Older patients (pts) make up two thirds of cancer pts but only one third of the cancer trial population. It is unknown whether older pts have poorer outcomes in early phase clinical trials (EPCTs). The aim of this research was to understand if EPCTs at a large specialist cancer centre represented older pts (aged ≥65 years (yrs)) and to understand their clinical outcomes compared to younger (<65yrs) pts.


Retrospective data analysis was undertaken for new EPCT pts seen at the Christie NHS Foundation Trust (period covered 1st January 2018 to 31st December 2018). Demographic data was collected, including toxicity and response data from those that received an investigational medicinal product (IMP).
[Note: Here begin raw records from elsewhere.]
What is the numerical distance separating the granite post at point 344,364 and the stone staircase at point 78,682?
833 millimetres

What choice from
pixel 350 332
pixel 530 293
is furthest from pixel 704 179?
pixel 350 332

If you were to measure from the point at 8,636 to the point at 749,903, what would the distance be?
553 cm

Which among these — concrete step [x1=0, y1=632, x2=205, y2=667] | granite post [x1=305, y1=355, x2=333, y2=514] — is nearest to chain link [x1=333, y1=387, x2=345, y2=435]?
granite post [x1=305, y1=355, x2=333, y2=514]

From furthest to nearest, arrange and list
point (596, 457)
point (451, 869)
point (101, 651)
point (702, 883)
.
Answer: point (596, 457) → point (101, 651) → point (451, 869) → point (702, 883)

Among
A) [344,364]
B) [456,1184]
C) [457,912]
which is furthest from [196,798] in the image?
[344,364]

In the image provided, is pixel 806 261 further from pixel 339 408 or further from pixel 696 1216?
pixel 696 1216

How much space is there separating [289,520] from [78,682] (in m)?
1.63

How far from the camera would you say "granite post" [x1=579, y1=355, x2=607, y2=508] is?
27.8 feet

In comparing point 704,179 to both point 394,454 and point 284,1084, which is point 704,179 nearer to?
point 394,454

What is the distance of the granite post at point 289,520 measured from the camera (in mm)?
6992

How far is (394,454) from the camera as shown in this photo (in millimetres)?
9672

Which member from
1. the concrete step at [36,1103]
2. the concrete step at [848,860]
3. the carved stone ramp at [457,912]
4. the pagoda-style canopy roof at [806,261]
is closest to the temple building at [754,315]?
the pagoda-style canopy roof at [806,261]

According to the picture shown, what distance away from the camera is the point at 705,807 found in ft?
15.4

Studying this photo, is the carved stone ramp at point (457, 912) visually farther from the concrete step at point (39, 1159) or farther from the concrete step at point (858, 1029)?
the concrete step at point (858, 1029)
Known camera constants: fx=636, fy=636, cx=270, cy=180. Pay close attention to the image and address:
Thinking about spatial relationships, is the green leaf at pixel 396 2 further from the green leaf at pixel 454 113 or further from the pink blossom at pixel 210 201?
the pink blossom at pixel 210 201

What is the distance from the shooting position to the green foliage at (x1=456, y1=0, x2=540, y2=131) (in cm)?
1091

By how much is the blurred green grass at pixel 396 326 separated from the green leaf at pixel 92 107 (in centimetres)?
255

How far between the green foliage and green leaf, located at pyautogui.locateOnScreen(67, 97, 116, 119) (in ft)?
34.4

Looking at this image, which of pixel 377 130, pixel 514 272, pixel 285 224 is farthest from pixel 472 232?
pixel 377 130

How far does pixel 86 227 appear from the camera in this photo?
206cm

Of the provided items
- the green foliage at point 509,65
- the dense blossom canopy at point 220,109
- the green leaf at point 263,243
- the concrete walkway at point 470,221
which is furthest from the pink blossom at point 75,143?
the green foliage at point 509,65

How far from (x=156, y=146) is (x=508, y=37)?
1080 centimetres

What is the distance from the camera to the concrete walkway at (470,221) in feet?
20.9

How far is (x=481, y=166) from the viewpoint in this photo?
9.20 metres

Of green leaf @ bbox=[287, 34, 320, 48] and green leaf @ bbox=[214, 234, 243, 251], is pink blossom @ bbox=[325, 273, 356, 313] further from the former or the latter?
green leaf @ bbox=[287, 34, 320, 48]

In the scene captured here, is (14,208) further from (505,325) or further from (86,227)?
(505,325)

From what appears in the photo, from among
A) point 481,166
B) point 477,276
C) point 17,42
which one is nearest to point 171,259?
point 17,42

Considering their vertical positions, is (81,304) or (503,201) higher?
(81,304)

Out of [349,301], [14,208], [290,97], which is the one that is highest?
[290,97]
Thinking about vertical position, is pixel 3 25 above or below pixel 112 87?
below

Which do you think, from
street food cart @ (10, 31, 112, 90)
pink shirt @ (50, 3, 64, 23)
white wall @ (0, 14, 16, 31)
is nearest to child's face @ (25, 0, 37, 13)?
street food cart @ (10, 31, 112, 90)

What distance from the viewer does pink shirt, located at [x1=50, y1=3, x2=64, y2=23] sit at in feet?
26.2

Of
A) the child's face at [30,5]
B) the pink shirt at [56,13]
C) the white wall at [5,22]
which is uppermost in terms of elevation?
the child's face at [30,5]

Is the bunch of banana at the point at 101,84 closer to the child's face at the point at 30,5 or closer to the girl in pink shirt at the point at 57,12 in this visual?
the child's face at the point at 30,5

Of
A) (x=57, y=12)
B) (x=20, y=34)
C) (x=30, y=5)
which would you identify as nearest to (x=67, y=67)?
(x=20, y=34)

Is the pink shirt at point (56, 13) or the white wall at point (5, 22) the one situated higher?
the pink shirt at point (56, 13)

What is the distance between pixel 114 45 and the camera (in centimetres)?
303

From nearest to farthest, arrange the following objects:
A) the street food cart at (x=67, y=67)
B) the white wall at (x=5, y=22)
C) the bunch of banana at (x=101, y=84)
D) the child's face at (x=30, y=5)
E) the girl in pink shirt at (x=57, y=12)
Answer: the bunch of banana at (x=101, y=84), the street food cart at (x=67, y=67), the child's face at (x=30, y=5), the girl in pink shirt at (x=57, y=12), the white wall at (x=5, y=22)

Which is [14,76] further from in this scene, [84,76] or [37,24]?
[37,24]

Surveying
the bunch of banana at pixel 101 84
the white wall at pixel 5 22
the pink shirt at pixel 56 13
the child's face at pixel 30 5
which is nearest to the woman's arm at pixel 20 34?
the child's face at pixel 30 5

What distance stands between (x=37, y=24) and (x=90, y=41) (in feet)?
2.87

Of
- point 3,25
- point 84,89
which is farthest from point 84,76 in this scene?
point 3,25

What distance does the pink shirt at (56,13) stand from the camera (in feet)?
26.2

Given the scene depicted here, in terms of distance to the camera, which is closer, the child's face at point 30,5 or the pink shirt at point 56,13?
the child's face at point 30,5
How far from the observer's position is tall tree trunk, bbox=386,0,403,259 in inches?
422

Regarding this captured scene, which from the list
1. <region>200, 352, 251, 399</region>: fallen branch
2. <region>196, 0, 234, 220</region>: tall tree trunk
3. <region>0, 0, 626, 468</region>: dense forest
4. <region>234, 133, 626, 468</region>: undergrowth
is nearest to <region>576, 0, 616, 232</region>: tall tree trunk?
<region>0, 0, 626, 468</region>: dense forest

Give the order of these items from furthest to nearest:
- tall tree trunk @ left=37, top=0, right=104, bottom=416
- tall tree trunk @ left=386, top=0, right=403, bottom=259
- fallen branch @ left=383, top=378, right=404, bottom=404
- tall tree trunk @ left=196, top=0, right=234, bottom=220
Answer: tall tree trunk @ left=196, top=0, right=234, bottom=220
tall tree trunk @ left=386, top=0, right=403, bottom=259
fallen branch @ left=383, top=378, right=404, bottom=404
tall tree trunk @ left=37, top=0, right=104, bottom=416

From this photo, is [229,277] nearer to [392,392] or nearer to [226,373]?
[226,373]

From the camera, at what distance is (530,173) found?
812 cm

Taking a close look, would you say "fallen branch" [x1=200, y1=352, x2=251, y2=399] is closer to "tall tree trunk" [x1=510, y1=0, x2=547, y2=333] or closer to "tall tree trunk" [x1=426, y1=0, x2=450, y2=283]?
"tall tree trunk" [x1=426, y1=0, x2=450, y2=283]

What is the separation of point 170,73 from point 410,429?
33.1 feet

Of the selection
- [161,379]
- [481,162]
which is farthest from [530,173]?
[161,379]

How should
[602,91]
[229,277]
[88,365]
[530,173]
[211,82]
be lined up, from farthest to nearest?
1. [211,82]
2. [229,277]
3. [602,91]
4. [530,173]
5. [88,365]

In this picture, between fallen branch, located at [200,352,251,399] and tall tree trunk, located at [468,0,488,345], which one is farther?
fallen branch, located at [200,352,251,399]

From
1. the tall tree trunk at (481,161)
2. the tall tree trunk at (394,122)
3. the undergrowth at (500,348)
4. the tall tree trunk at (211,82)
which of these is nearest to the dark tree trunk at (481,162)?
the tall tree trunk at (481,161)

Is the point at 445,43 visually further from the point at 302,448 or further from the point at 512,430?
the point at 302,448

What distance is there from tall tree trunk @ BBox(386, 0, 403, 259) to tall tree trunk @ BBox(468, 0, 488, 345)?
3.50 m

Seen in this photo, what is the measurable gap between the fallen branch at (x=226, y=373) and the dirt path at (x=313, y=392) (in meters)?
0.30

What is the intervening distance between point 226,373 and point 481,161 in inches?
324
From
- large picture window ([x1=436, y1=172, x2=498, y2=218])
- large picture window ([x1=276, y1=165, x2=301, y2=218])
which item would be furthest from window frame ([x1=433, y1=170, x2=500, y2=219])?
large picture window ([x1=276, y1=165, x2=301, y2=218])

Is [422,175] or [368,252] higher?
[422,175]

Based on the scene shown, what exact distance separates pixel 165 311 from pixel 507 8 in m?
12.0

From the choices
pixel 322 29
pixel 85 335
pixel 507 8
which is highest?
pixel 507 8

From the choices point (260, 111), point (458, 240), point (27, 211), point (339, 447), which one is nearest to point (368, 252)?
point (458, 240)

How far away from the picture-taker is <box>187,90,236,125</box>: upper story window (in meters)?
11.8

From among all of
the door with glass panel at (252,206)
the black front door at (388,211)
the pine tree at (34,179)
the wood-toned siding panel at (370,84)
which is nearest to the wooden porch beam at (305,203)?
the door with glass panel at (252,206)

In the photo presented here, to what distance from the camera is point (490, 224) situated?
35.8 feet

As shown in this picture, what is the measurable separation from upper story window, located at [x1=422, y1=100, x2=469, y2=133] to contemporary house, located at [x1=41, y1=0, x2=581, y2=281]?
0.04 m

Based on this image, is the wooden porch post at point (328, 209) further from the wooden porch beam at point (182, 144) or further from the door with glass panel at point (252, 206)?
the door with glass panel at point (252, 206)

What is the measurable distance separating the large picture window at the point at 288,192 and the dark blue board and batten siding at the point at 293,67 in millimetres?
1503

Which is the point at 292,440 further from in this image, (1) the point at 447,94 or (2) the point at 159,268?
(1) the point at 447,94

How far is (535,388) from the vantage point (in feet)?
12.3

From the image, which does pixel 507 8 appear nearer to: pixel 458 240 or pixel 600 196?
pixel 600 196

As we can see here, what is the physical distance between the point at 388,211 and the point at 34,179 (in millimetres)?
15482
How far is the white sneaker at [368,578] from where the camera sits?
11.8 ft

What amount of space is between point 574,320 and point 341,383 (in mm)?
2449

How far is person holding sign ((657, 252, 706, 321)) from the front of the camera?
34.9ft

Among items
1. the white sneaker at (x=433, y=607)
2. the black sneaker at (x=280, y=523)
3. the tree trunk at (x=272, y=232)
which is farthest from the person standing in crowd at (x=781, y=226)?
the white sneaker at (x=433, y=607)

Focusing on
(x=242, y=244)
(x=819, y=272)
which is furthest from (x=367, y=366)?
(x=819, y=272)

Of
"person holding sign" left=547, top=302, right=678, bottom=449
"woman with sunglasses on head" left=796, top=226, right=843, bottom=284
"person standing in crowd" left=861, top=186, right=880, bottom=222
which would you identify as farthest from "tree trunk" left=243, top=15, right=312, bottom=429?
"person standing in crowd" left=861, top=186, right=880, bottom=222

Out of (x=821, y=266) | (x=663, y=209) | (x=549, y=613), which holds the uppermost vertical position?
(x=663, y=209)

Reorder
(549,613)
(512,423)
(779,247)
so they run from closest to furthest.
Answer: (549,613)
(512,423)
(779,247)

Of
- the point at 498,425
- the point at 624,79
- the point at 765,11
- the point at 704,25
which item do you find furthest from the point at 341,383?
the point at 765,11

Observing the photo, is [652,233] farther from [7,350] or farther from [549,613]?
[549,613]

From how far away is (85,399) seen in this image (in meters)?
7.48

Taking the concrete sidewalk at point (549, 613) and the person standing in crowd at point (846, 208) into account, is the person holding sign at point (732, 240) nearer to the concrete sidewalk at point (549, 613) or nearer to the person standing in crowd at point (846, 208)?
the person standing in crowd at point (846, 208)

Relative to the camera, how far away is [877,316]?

Statistical analysis was conducted using cross-tabulation and Fisher Exact Test.


A total of 436 pts were seen, including 130 pts ≥65yrs (30%). A random selection of 131 pts <65yrs were assessed as controls. In the older pt group, 101/130 (78%) were deemed to be eligible for a phase 1 clinical trial and 29/101 (29%) were subsequently enrolled on to a trial with an IMP. In the <65yr group 97/131 (74%) of pts were deemed suitable and 21/97 (22%) subsequently went on to an IMP trial. There were no significant differences between these groups (p-value 0.663). Despite older pts having significantly more co-morbidity than younger pts (p-value = 0.0127), they were no more likely to suffer ≥ Grade 3 toxicity (p-value = 0.170), require dose reduction ((p-value = 0.671) or drop out of study than the control group (p-value = 0.982). There was no difference in response to treatment between the two groups (p-value 0.762).


Despite there being a significant difference in comorbidities between older and younger pts, we did not find any significant differences between pt outcomes or bias of pt selection within our EPCTs.